The exercise | Copy out the material below word for word, starting at the line that contains "Could you identify" and ending at the last line of the material, leaving out the pictures.

Record extracts |

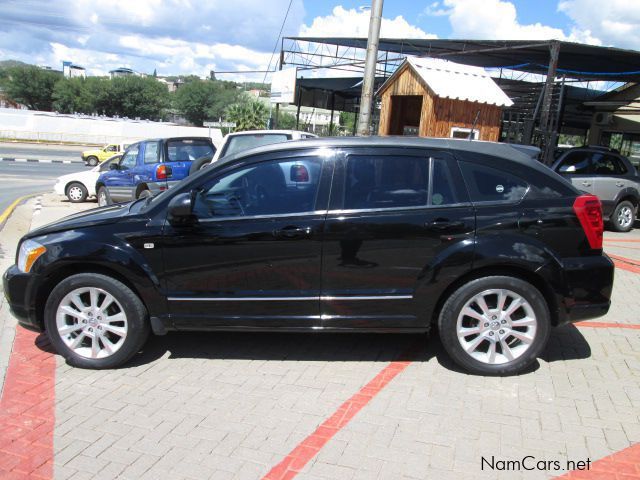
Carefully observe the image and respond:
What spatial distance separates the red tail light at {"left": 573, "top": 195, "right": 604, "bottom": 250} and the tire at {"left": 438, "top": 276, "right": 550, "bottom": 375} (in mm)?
576

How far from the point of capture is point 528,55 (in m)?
16.6

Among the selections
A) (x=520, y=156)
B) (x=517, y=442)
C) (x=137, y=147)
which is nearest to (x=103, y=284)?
(x=517, y=442)

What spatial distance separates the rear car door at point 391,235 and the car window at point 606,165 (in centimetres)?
847

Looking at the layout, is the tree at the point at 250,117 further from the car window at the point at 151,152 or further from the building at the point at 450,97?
the building at the point at 450,97

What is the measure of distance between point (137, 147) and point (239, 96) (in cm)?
10409

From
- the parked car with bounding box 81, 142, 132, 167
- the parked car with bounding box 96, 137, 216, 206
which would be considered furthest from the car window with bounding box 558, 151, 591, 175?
the parked car with bounding box 81, 142, 132, 167

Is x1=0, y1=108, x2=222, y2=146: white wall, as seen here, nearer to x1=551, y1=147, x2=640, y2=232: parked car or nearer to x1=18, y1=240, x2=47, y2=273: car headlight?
x1=551, y1=147, x2=640, y2=232: parked car

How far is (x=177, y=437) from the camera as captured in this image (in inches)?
126

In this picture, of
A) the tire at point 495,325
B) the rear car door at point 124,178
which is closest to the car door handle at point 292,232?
the tire at point 495,325

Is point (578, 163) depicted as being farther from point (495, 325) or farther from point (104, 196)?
point (104, 196)

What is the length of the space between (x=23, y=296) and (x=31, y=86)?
111 meters

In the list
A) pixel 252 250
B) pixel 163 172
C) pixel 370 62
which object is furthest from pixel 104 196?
pixel 252 250

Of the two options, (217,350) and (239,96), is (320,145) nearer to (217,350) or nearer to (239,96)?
(217,350)

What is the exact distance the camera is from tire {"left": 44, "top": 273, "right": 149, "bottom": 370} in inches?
157
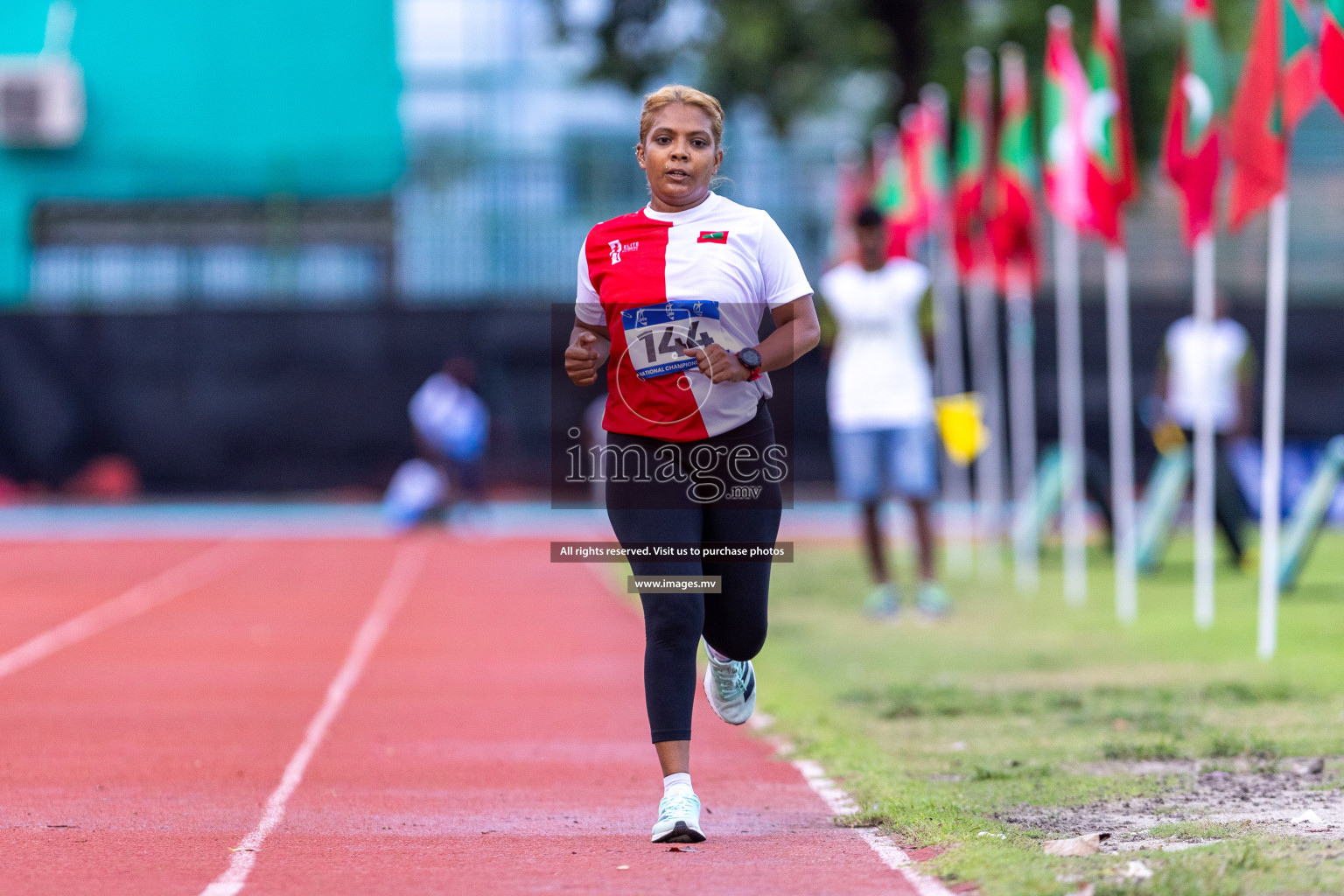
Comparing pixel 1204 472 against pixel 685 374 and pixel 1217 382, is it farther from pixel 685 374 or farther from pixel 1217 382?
pixel 685 374

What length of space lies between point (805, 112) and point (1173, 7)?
5707mm

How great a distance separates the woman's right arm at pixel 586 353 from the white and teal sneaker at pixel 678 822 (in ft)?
3.63

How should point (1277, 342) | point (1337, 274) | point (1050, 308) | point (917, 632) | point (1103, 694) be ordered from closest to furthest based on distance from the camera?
1. point (1103, 694)
2. point (1277, 342)
3. point (917, 632)
4. point (1050, 308)
5. point (1337, 274)

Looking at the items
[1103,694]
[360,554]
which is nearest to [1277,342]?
[1103,694]

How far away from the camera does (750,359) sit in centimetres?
487

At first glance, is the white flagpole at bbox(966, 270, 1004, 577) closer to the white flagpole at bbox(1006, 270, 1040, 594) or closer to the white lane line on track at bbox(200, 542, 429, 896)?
the white flagpole at bbox(1006, 270, 1040, 594)

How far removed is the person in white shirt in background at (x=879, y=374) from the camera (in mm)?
10266

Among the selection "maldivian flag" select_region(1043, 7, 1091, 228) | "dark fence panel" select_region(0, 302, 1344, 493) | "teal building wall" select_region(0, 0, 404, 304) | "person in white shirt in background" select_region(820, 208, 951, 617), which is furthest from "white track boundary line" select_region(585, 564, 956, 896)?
"teal building wall" select_region(0, 0, 404, 304)

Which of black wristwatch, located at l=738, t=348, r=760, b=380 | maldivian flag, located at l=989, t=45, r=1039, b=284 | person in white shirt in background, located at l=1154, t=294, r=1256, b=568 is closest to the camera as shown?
black wristwatch, located at l=738, t=348, r=760, b=380

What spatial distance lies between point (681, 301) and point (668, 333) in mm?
91

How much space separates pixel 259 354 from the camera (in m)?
24.5

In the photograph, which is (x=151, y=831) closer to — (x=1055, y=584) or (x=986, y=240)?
(x=1055, y=584)

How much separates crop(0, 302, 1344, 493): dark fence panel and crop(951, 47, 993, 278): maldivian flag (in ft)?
29.0

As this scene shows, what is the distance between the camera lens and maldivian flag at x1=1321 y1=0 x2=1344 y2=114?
8.13m
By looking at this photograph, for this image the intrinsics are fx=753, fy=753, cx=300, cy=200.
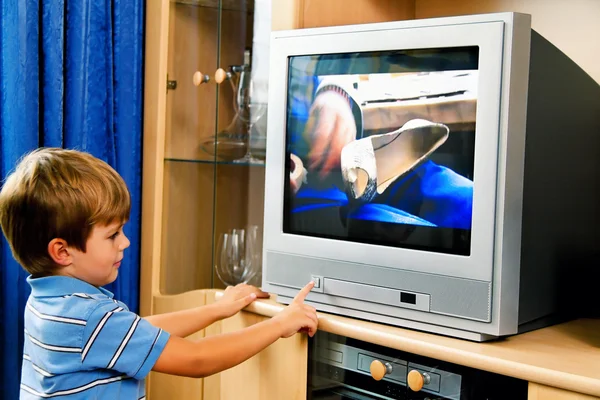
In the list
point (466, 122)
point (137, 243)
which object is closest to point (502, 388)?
point (466, 122)

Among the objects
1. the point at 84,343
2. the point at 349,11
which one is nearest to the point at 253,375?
the point at 84,343

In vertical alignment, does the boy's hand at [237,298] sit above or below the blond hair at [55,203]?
below

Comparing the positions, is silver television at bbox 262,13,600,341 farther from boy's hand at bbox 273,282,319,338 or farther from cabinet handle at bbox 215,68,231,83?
cabinet handle at bbox 215,68,231,83

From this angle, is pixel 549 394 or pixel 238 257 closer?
pixel 549 394

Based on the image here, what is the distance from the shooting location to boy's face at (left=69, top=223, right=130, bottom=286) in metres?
1.37

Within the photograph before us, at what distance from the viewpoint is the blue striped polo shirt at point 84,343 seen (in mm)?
1303

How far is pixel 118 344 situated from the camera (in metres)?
1.30

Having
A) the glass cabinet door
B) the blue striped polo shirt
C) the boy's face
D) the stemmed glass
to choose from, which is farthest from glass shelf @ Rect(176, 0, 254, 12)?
the blue striped polo shirt

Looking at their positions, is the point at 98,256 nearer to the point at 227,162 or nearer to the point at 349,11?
the point at 227,162

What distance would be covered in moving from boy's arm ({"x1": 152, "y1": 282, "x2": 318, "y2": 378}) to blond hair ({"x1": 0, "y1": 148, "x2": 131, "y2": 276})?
0.25m

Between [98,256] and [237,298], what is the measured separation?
0.44 meters

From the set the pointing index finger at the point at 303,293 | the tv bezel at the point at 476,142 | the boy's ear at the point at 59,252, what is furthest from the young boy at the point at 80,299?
the tv bezel at the point at 476,142

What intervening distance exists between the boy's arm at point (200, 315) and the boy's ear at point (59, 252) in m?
0.29

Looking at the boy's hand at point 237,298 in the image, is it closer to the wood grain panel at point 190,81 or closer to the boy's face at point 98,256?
the boy's face at point 98,256
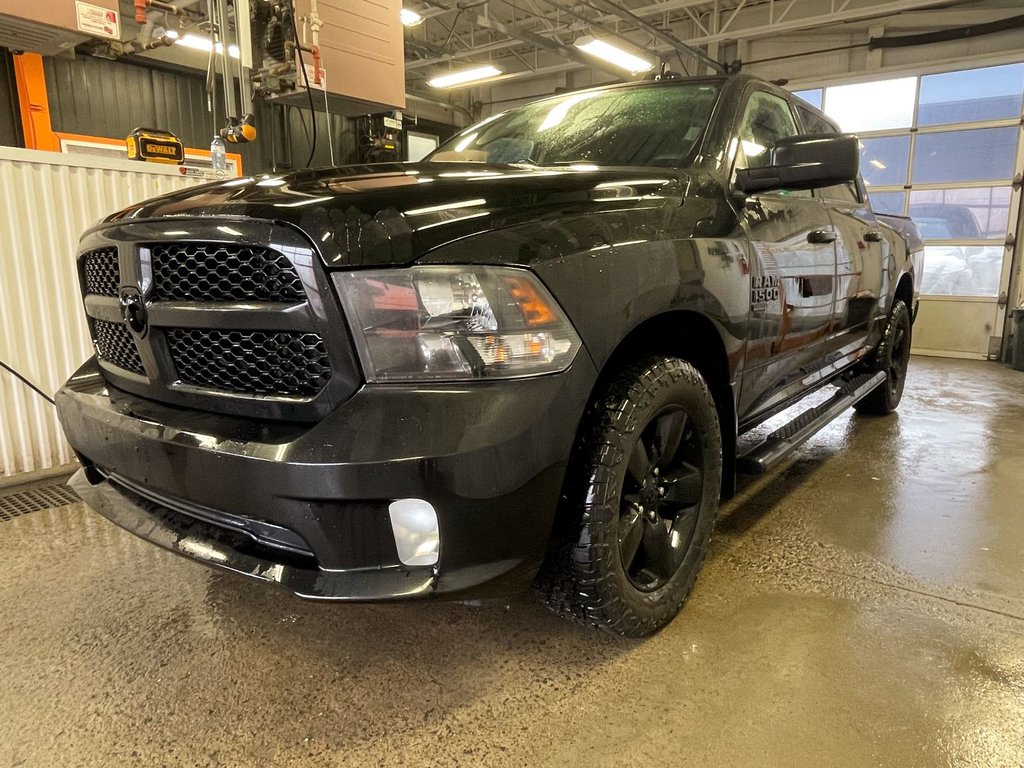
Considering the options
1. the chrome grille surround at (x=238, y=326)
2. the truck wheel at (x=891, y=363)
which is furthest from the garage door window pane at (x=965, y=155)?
the chrome grille surround at (x=238, y=326)

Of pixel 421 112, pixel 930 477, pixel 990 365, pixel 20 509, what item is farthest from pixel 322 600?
pixel 421 112

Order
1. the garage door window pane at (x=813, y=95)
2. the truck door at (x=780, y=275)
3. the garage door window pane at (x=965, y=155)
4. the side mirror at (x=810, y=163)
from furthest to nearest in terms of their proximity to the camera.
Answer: the garage door window pane at (x=813, y=95), the garage door window pane at (x=965, y=155), the truck door at (x=780, y=275), the side mirror at (x=810, y=163)

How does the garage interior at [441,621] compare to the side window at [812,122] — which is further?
the side window at [812,122]

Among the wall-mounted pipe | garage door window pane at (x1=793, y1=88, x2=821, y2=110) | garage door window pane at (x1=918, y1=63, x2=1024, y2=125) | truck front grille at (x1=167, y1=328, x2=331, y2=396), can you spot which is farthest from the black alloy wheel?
garage door window pane at (x1=793, y1=88, x2=821, y2=110)

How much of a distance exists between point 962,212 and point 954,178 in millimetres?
416

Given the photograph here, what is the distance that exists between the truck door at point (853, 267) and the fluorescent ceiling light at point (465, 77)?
6418mm

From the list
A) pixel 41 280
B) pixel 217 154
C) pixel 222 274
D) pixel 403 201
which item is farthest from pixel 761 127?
pixel 41 280

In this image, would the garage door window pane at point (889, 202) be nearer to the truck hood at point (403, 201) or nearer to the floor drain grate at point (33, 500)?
the truck hood at point (403, 201)

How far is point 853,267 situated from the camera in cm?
293

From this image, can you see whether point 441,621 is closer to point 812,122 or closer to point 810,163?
point 810,163

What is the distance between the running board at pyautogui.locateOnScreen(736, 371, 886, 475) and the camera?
2.09 metres

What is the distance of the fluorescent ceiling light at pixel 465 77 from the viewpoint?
345 inches

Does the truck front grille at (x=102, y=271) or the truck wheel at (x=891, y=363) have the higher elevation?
the truck front grille at (x=102, y=271)

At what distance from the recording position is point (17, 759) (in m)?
1.36
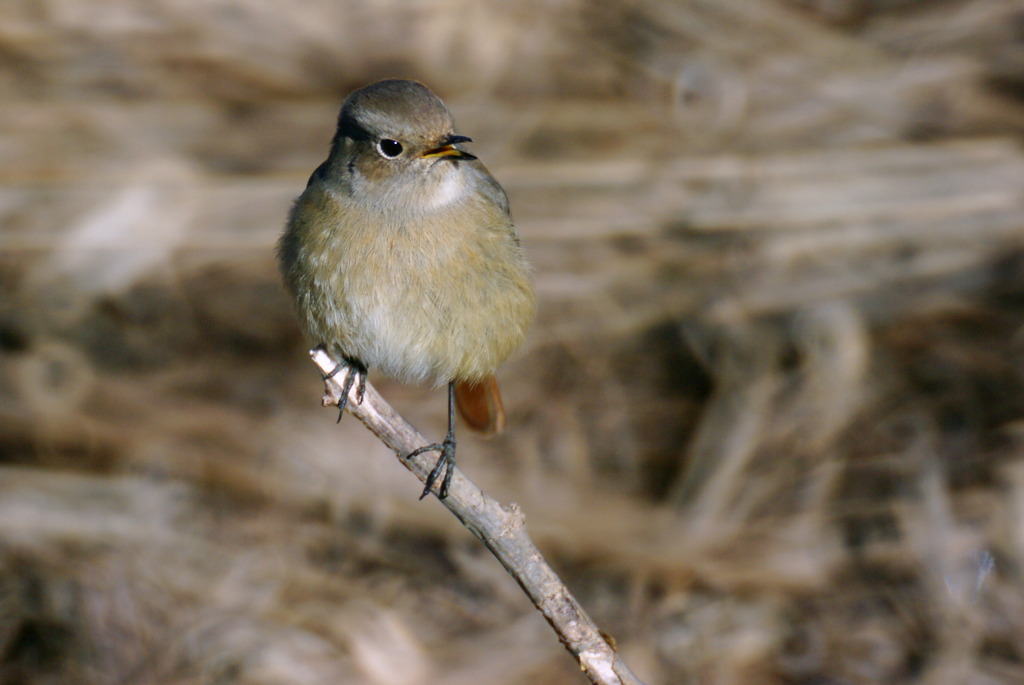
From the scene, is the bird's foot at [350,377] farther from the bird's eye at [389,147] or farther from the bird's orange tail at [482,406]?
the bird's eye at [389,147]

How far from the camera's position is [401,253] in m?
3.39

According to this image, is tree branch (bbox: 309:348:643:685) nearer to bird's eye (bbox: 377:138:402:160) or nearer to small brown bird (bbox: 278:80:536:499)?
small brown bird (bbox: 278:80:536:499)

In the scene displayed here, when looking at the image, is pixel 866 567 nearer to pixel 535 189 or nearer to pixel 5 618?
pixel 535 189

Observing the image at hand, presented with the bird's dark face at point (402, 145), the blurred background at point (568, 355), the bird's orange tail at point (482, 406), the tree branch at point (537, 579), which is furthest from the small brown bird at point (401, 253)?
the blurred background at point (568, 355)

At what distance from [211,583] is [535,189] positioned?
283cm

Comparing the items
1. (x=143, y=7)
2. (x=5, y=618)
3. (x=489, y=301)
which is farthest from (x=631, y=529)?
(x=143, y=7)

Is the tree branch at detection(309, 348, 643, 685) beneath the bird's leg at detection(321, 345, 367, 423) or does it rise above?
beneath

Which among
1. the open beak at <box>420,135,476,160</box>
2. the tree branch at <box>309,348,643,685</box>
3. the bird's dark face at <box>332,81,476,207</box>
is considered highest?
the bird's dark face at <box>332,81,476,207</box>

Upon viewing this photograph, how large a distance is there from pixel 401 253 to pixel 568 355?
3315 mm

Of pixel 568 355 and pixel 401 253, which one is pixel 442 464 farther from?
pixel 568 355

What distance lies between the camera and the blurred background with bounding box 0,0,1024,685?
593cm

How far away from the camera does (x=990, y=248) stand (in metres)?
6.26

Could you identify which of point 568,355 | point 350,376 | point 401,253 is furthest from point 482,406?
point 568,355

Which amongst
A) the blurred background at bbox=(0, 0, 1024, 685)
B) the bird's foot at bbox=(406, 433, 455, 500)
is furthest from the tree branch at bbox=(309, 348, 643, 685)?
the blurred background at bbox=(0, 0, 1024, 685)
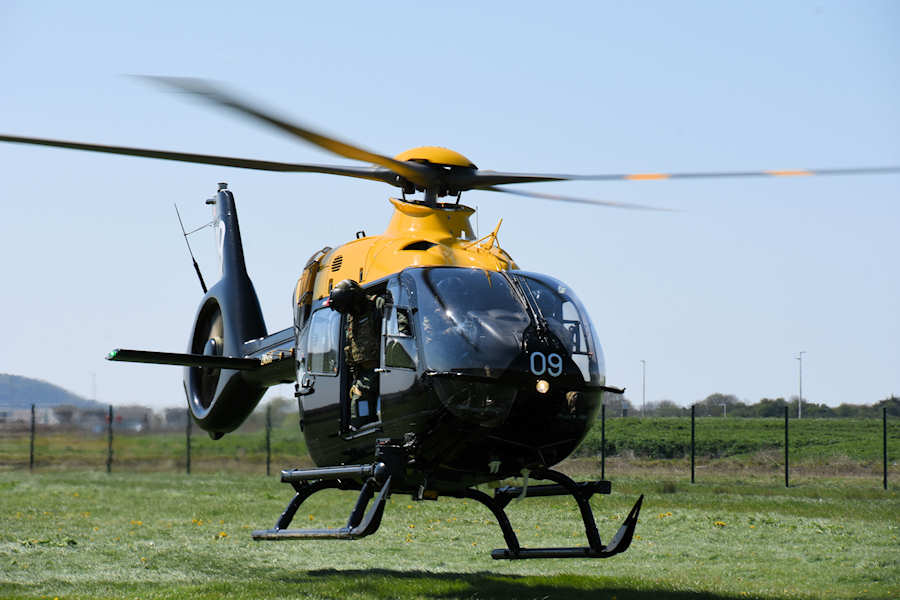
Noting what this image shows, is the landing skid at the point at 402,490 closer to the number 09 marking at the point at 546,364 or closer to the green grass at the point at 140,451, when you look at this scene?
the number 09 marking at the point at 546,364

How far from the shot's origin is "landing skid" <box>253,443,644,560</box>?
9.82 metres

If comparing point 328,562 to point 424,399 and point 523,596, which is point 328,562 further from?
point 424,399

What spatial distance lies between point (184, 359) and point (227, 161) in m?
3.46

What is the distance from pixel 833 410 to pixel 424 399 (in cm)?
2720

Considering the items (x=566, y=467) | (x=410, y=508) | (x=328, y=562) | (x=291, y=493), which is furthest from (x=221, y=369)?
(x=566, y=467)

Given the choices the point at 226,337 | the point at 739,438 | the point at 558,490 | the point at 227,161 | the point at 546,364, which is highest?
the point at 227,161

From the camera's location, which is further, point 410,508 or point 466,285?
point 410,508

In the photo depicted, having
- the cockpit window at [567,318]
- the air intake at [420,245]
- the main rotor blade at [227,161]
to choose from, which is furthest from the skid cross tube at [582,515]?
the main rotor blade at [227,161]

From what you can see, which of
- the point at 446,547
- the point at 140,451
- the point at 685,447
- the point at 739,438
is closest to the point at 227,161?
the point at 446,547

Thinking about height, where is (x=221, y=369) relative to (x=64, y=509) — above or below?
above

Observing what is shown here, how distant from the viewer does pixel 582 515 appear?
34.4 feet

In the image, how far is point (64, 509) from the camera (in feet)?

Finished exercise |
Could you identify which of point 568,355 | point 350,376 | point 401,253 is furthest from point 482,406?
point 568,355

Which amongst
A) the blurred background at bbox=(0, 0, 1024, 685)
B) the bird's foot at bbox=(406, 433, 455, 500)
is furthest from the tree branch at bbox=(309, 348, 643, 685)?
the blurred background at bbox=(0, 0, 1024, 685)
Noting what this image shows, is the landing skid at the point at 402,490 closer to the number 09 marking at the point at 546,364 or closer to the green grass at the point at 140,451, when you look at this scene?
the number 09 marking at the point at 546,364

How far from the shot's origin is "landing skid" <box>253,443,644,560</box>?
9.82 metres

If comparing point 328,562 to point 424,399 and point 523,596, which is point 328,562 further from?
point 424,399

What spatial distance lies between point (184, 359) and point (227, 161) in m?
3.46

What is the distance from pixel 833 410 to pixel 424 399 (in cm)?
2720

Considering the items (x=566, y=467) | (x=410, y=508) | (x=328, y=562) | (x=291, y=493), which is furthest from (x=221, y=369)?
(x=566, y=467)

Given the choices the point at 226,337 | the point at 739,438 | the point at 558,490 | the point at 227,161 | the point at 546,364, which is highest?
the point at 227,161

From the camera's location, which is further, point 410,508 or point 466,285?
point 410,508

In the photo depicted, having
- the cockpit window at [567,318]
- the air intake at [420,245]
- the main rotor blade at [227,161]
to choose from, which is furthest from the skid cross tube at [582,515]?
the main rotor blade at [227,161]

From what you can see, which of
- the point at 446,547
- the point at 140,451
- the point at 685,447
- the point at 739,438
is closest to the point at 227,161?
the point at 446,547

Thinking about height, where is (x=221, y=369) relative to (x=64, y=509) — above or below?
above

Observing what is shown here, how distant from the viewer does pixel 582 515 appear?
34.4 feet

In the image, how far is point (64, 509) from the camera (in feet)?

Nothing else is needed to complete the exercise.